Attendus mercredi, les résultats du groupe Holcim, deuxième groupe cimentier mondial derrière le français Lafarge, ne devraient pas réserver de grosses surprises non plus. La société avait déjà pris les devants à la mi-février en lançant un avertissement sur ses bénéfices. Holcim avait alors annoncé avoir constitué des provisions à hauteur de 120 millions de francs dans les comptes 2002, en prévision d'une amende de l'Office fédéral allemand des cartels. Le groupe avait ajouté que l'exercice 2002 se solderait par un bénéfice net inférieur de 40% environ à celui enregistré en 2001 (812 millions de francs). Le niveau du bénéfice d'exploitation en revanche devrait être stable (1,945 milliard en 2001). L'Office fédéral allemand des cartels a engagé une procédure contre l'industrie allemande du ciment, soit une trentaine de sociétés, en raison de violations présumées de la législation au cours des années 1990. Holcim, pour sa part, est impliquée au travers de l'une de ses filiales allemandes. Mais selon une note de Patrick Appenzeller, analyste auprès de la Banque Leu, l'alerte sur les bénéfices de Holcim s'expliquait aussi par les résultats de sa filiale mexicaine Apasco, laquelle avait contribué à un quart du bénéfice de Holcim sur neuf mois. Le 6 février dernier, Thomas Schmidheiny, qui contrôle la majorité des droits de vote du groupe, a démissionné de la présidence du conseil d'administration, tout en restant administrateur, en raison d'une condamnation pour délit d'initié en Espagne. C'est Willy Kissling qui lui a succédé à titre intérimaire. L'action Holcim affiche une baisse de 20% environ depuis le début de l'année.
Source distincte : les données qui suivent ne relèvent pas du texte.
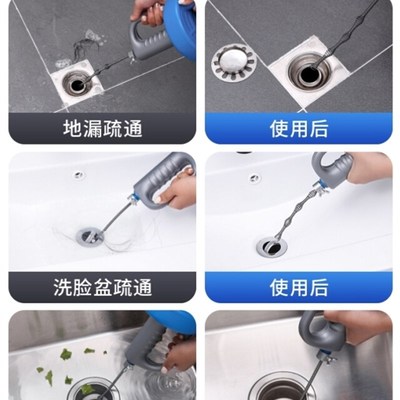 地漏疏通

使用后

洗脸盆疏通

使用后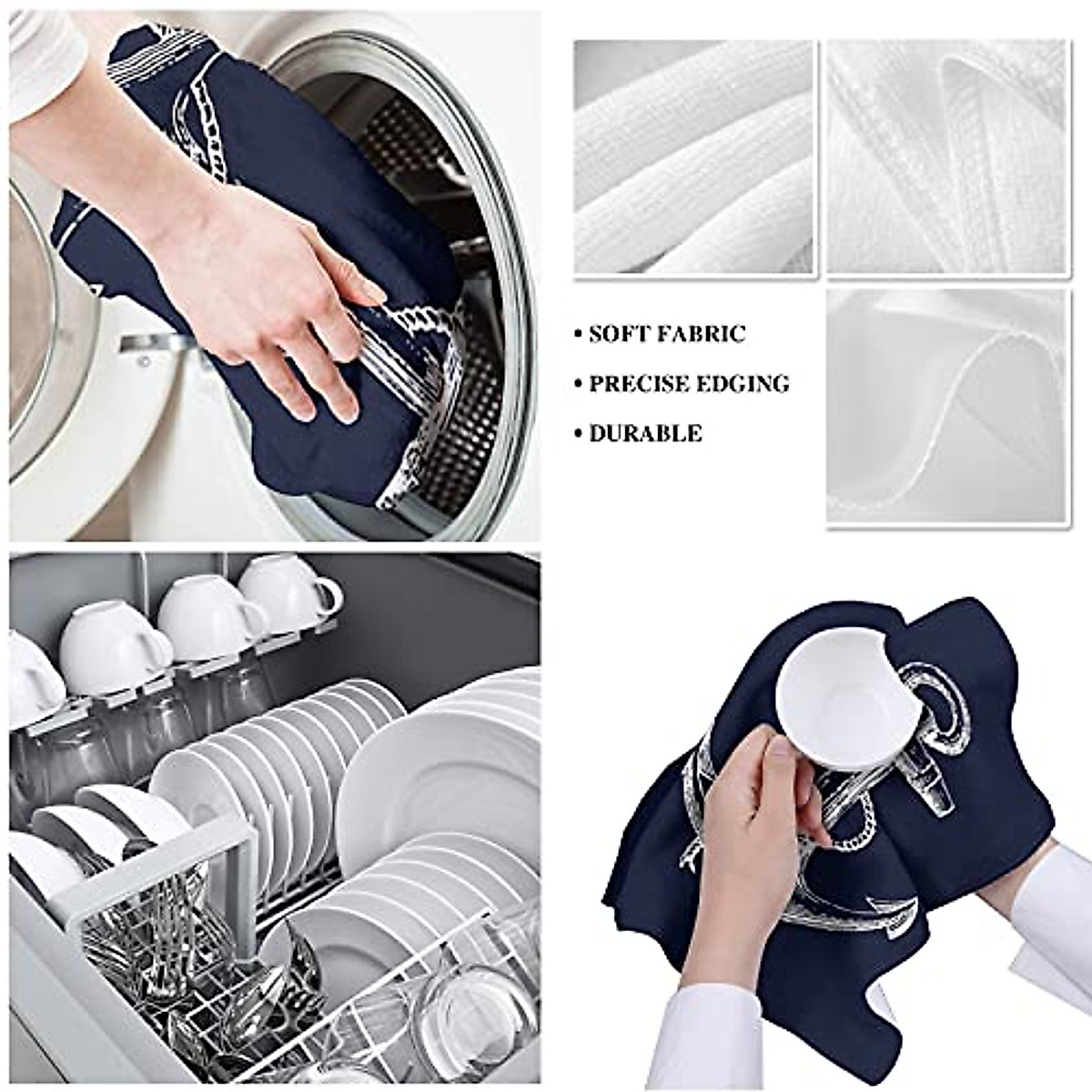 • SOFT FABRIC

• PRECISE EDGING

• DURABLE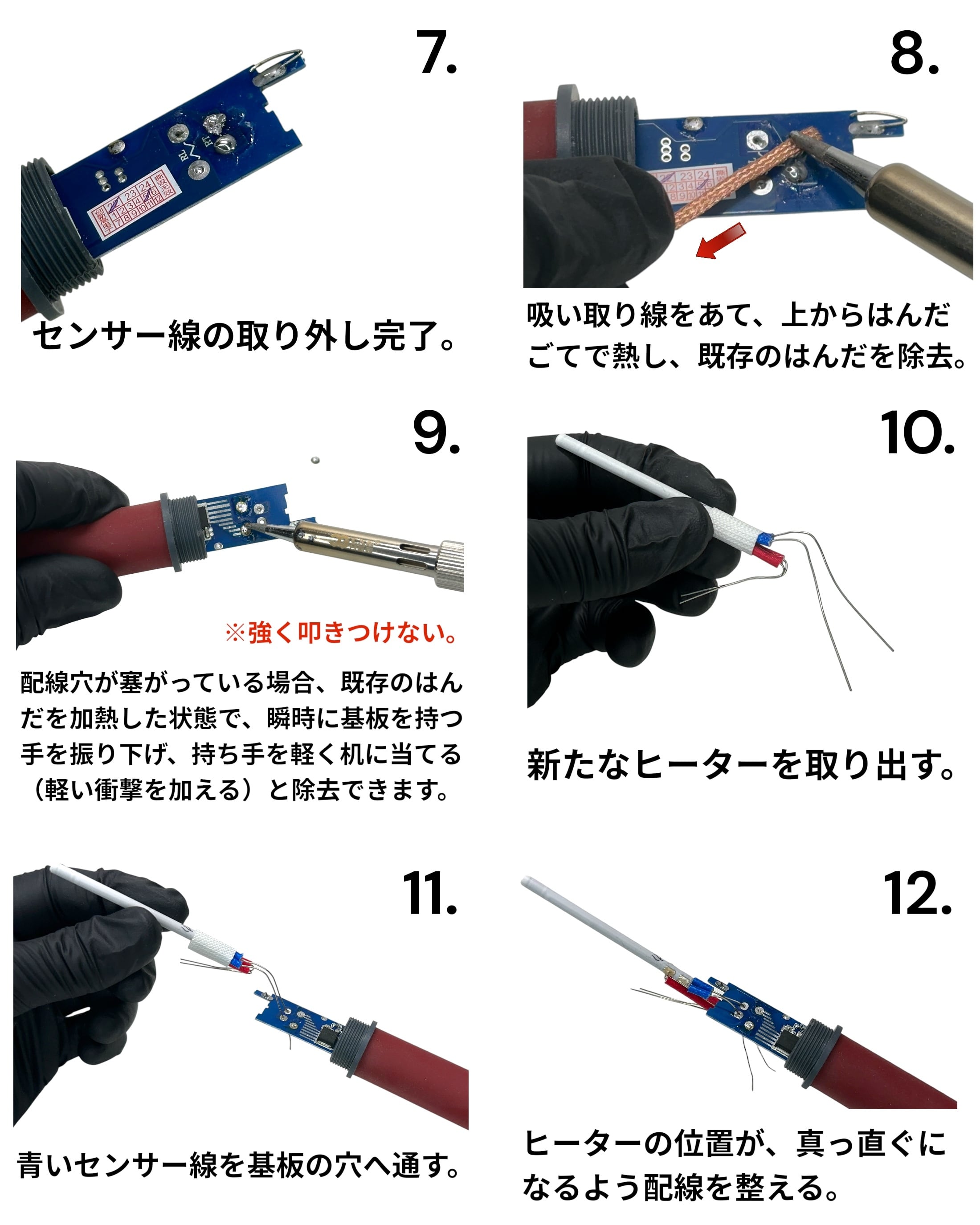 7.

センサー線の取り外し完了。

8.

吸い取り線をあて、上からはんだごてで熱し、既存のはんだを除去。

9.

※強く叩きつけない。

配線穴が塞がっている場合、既存のはんだを加熱した状態で、瞬時に基板を持つ手を振り下げ、持ち手を軽く机に当てる（軽い衝撃を加える）と除去できます。

10.

新たなヒーターを取り出す。

11.

青いセンサー線を基板の穴へ通す。

12.

ヒーターの位置が、真っ直ぐになるよう配線を整える。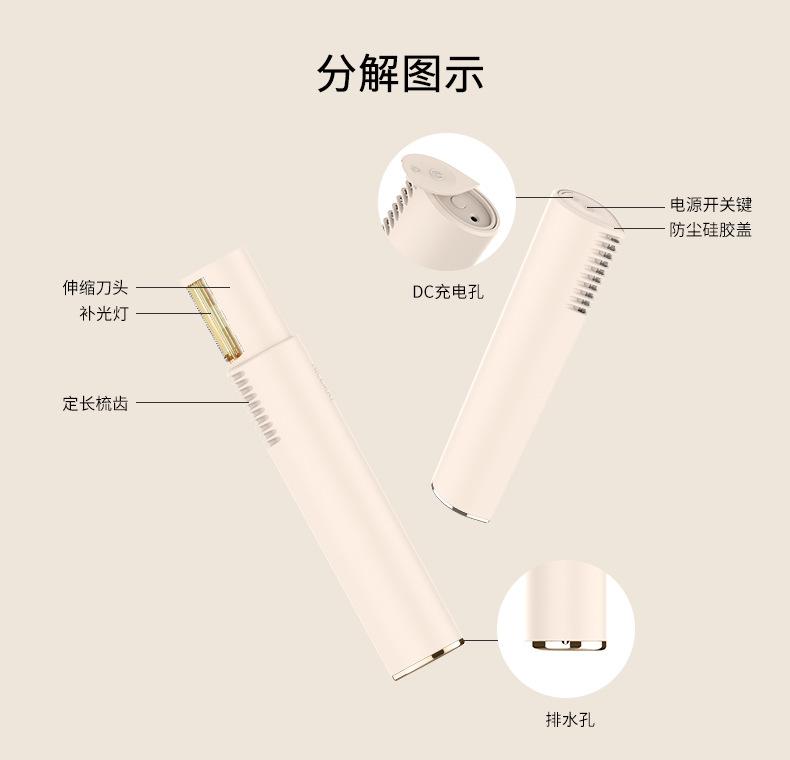 分解图示

电源开关键
防尘硅胶盖

DC充电孔

伸缩刀头
补光灯

定长梳齿

排水孔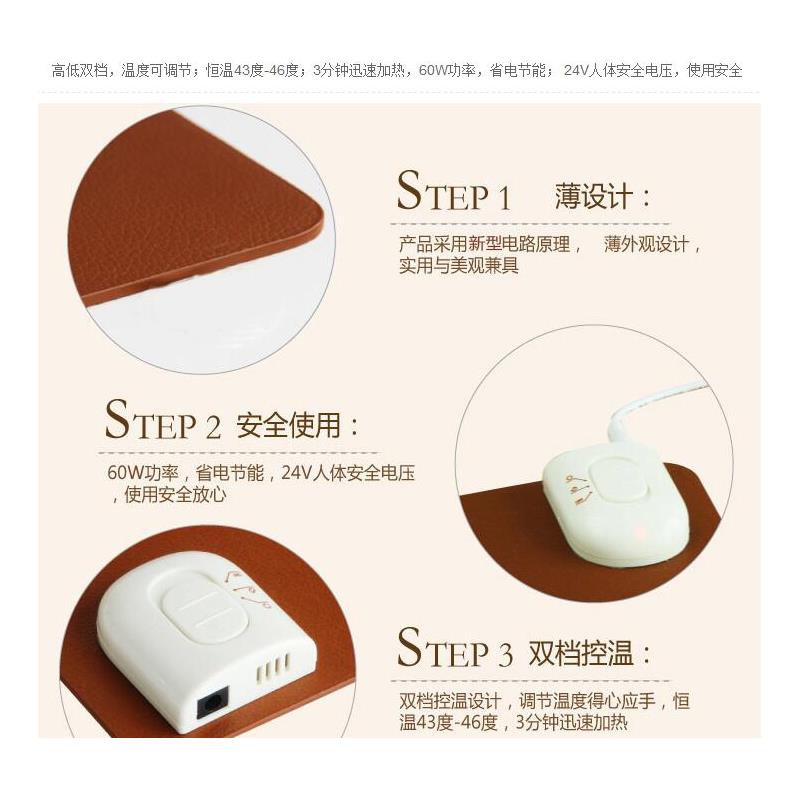 高低双档，温度可调节；恒温43度-46度；3分钟迅速加热，60W功率，省电节能；24V人体安全电压，使用安全

STEP 1 薄设计：

产品采用新型电路原理， 薄外观设计，实用与美观兼具

STEP 2 安全使用：

60W功率，省电节能，24V人体安全电压，使用安全放心

STEP 3 双档控温：

双档控温设计，调节温度得心应手，恒温43度-46度，3分钟迅速加热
Sur 30 recommandations bancaires, 14 sont actuellement positives sur le titre, 10 neutres et 6 négatives.

Saurer: bonne visibilité dans les machines textiles

Leader mondial des machines textiles, le groupe Saurer a déjà annoncé en janvier avoir rehaussé ses ventes de 3% à 2,48 milliards de francs en 2002 alors que, dans le même temps, ses entrées de commandes ont bondi de 20%. Analyste auprès de la Banque Pictet & Cie, Volkan Göcmen souligne dans une étude récente la bonne visibilité de l'industrie des machines textiles alors que le reste du secteur des machines est loin d'avoir atteint le creux de la vague: «Saurer et Rieter ont tablé tous les deux sur une pleine utilisation des capacités d'ici le milieu de l'exercice 2003.» L'analyste de la banque genevoise constate en outre une reprise durable dans les machines à tisser les fibres naturelles. Pour 2003, il table pour Saurer sur un bénéfice net de 71,2 millions de francs (après une perte nette de 76 millions en 2001) et sur un bénéfice d'exploitation EBIT de 122,2 millions (–52,6 millions) et se montre positif (accumuler) sur le titre à l'instar de la majorité (7) des recommandations répertoriées par Bloomberg, alors que deux d'entre elles sont neutres et une seule négative.